"""

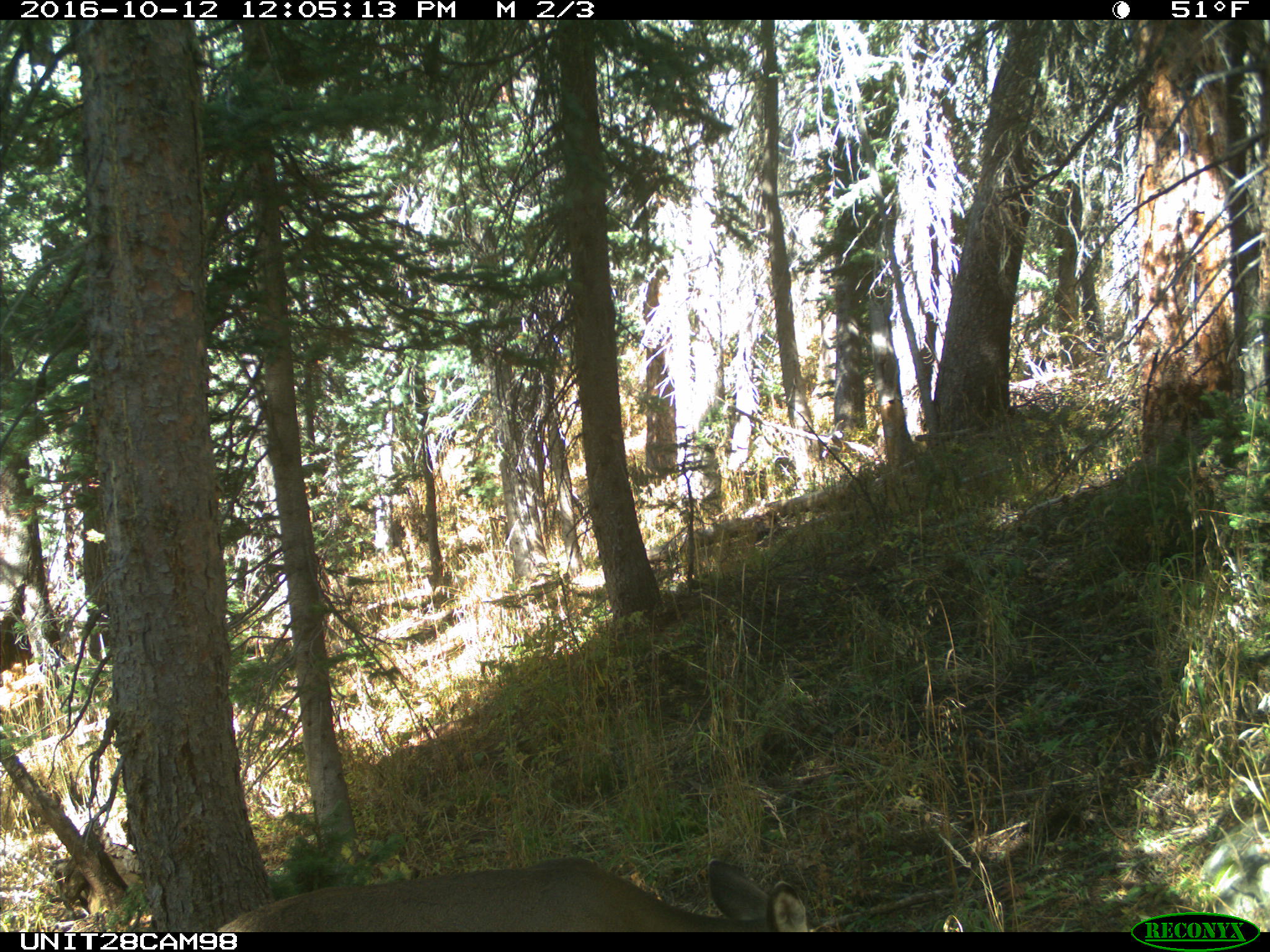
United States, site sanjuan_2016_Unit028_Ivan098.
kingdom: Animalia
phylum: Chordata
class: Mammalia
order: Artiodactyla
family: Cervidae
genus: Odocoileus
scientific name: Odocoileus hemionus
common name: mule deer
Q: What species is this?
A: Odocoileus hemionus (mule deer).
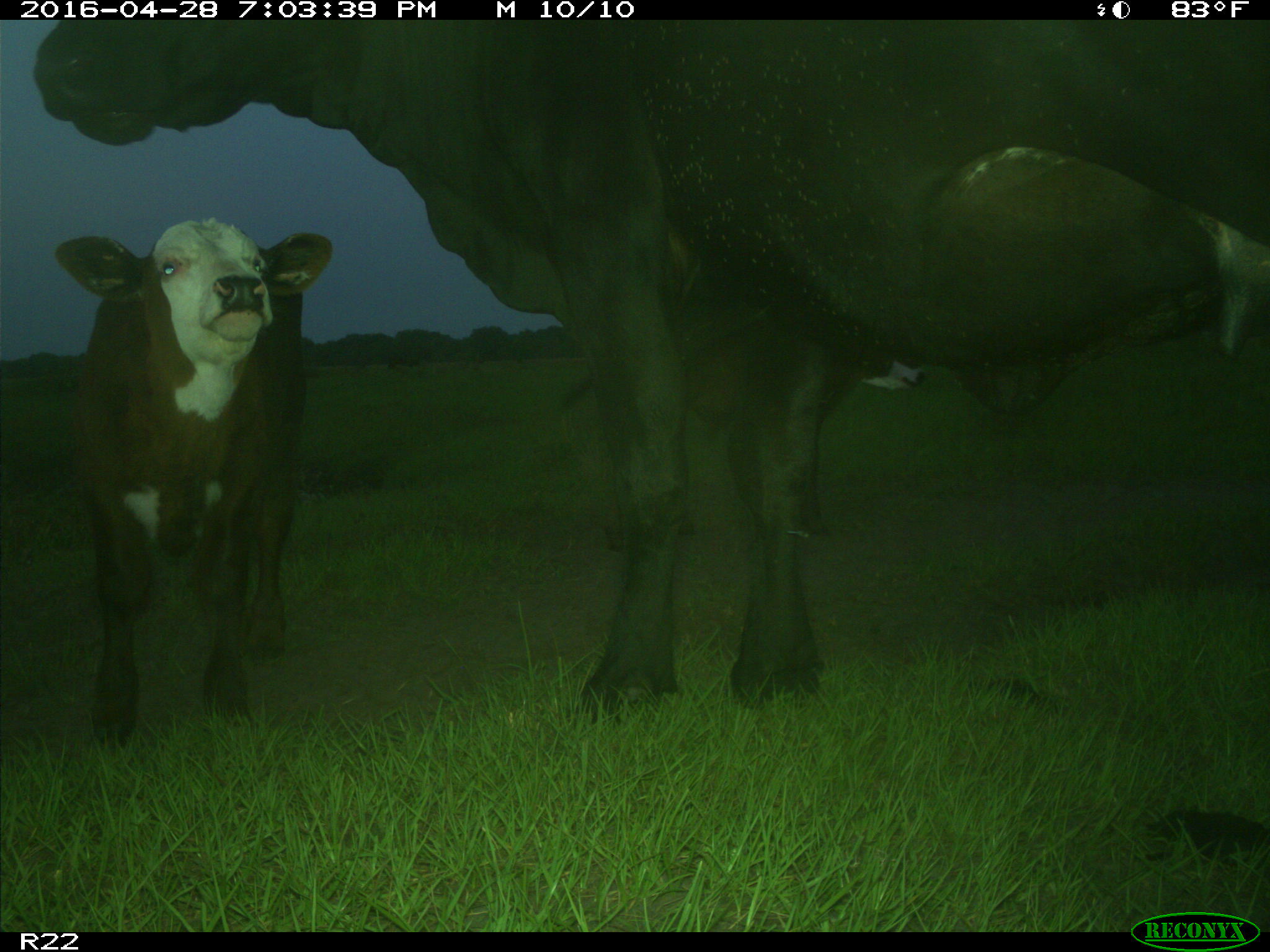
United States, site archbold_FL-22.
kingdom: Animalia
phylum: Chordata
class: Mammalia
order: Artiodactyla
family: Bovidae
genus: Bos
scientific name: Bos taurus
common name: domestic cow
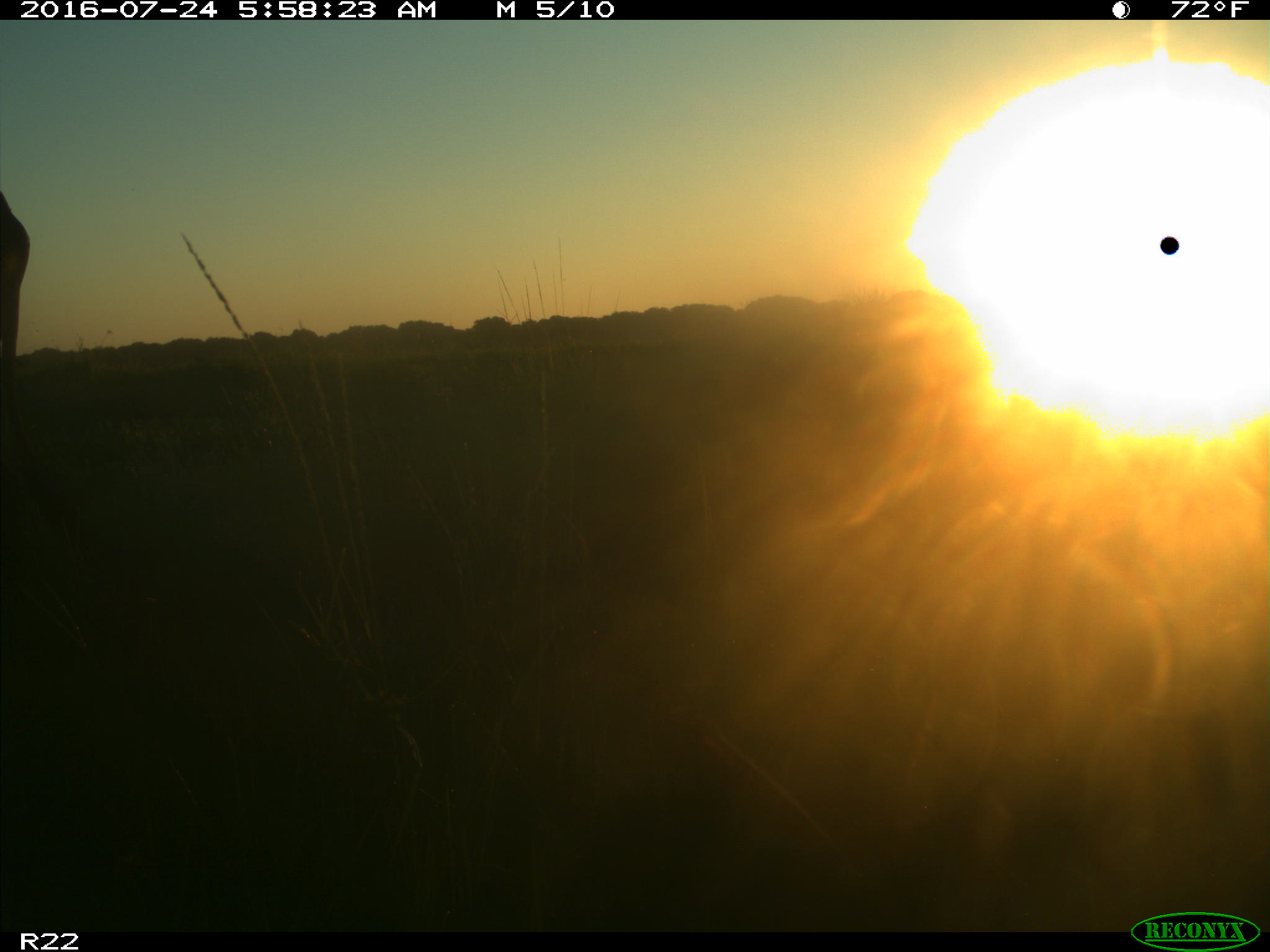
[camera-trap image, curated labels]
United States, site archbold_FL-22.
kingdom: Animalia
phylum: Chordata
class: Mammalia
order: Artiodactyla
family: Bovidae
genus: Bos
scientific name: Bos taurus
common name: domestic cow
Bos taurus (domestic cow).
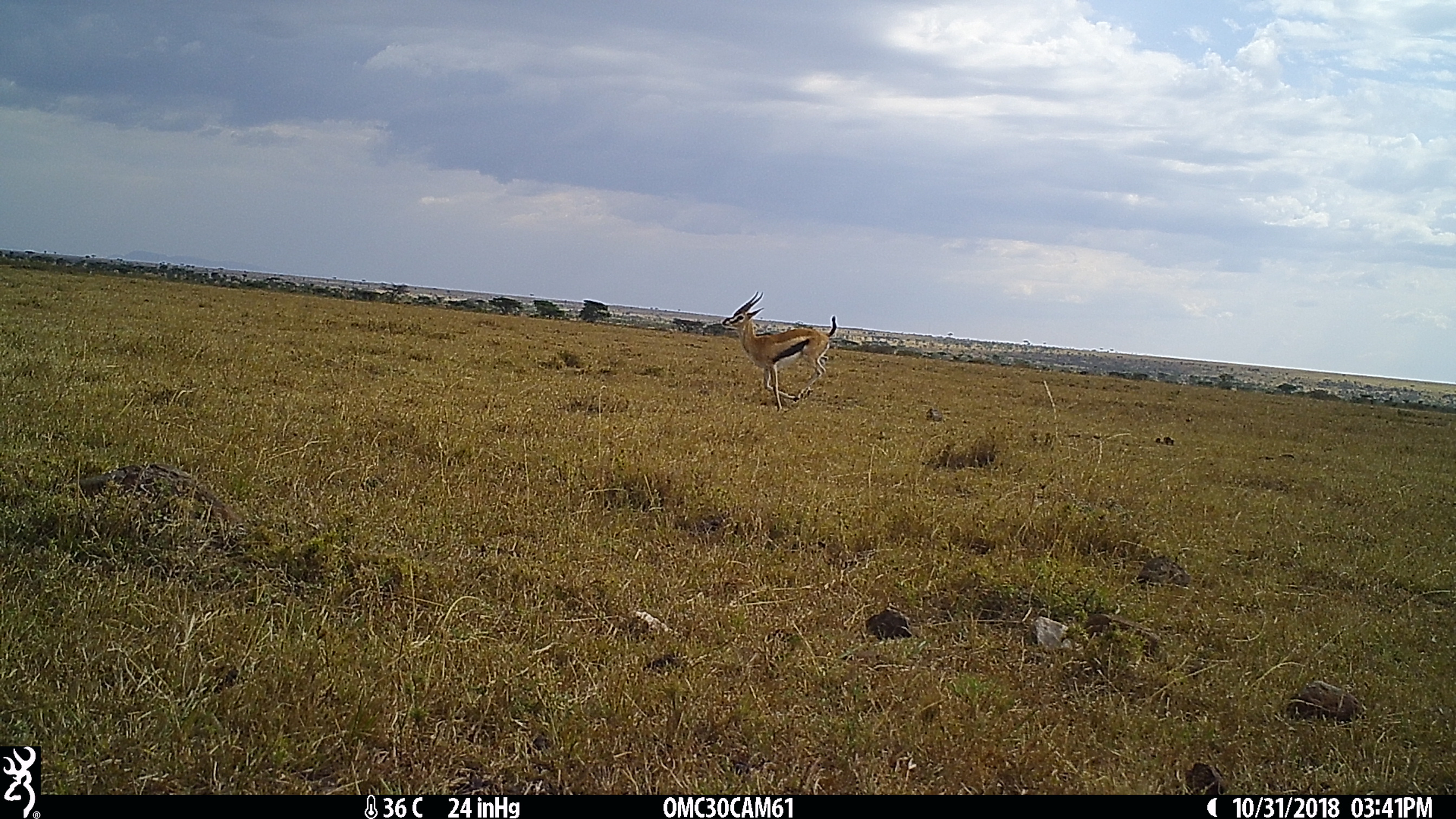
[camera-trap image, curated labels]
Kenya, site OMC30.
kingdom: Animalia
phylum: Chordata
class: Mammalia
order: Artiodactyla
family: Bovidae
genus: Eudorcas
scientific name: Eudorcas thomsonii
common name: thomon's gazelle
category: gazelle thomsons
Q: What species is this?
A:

"""

Set down the records again exactly as they appear, leaving each picture behind.

_Task response_:
United States, site sanjuan_2016_Unit028_Ivan098.
kingdom: Animalia
phylum: Chordata
class: Mammalia
order: Artiodactyla
family: Cervidae
genus: Odocoileus
scientific name: Odocoileus hemionus
common name: mule deer
Q: What species is this?
A: Odocoileus hemionus (mule deer).
United States, site archbold_FL-22.
kingdom: Animalia
phylum: Chordata
class: Mammalia
order: Artiodactyla
family: Bovidae
genus: Bos
scientific name: Bos taurus
common name: domestic cow
[camera-trap image, curated labels]
United States, site archbold_FL-22.
kingdom: Animalia
phylum: Chordata
class: Mammalia
order: Artiodactyla
family: Bovidae
genus: Bos
scientific name: Bos taurus
common name: domestic cow
Bos taurus (domestic cow).
[camera-trap image, curated labels]
Kenya, site OMC30.
kingdom: Animalia
phylum: Chordata
class: Mammalia
order: Artiodactyla
family: Bovidae
genus: Eudorcas
scientific name: Eudorcas thomsonii
common name: thomon's gazelle
category: gazelle thomsons
Q: What species is this?
A:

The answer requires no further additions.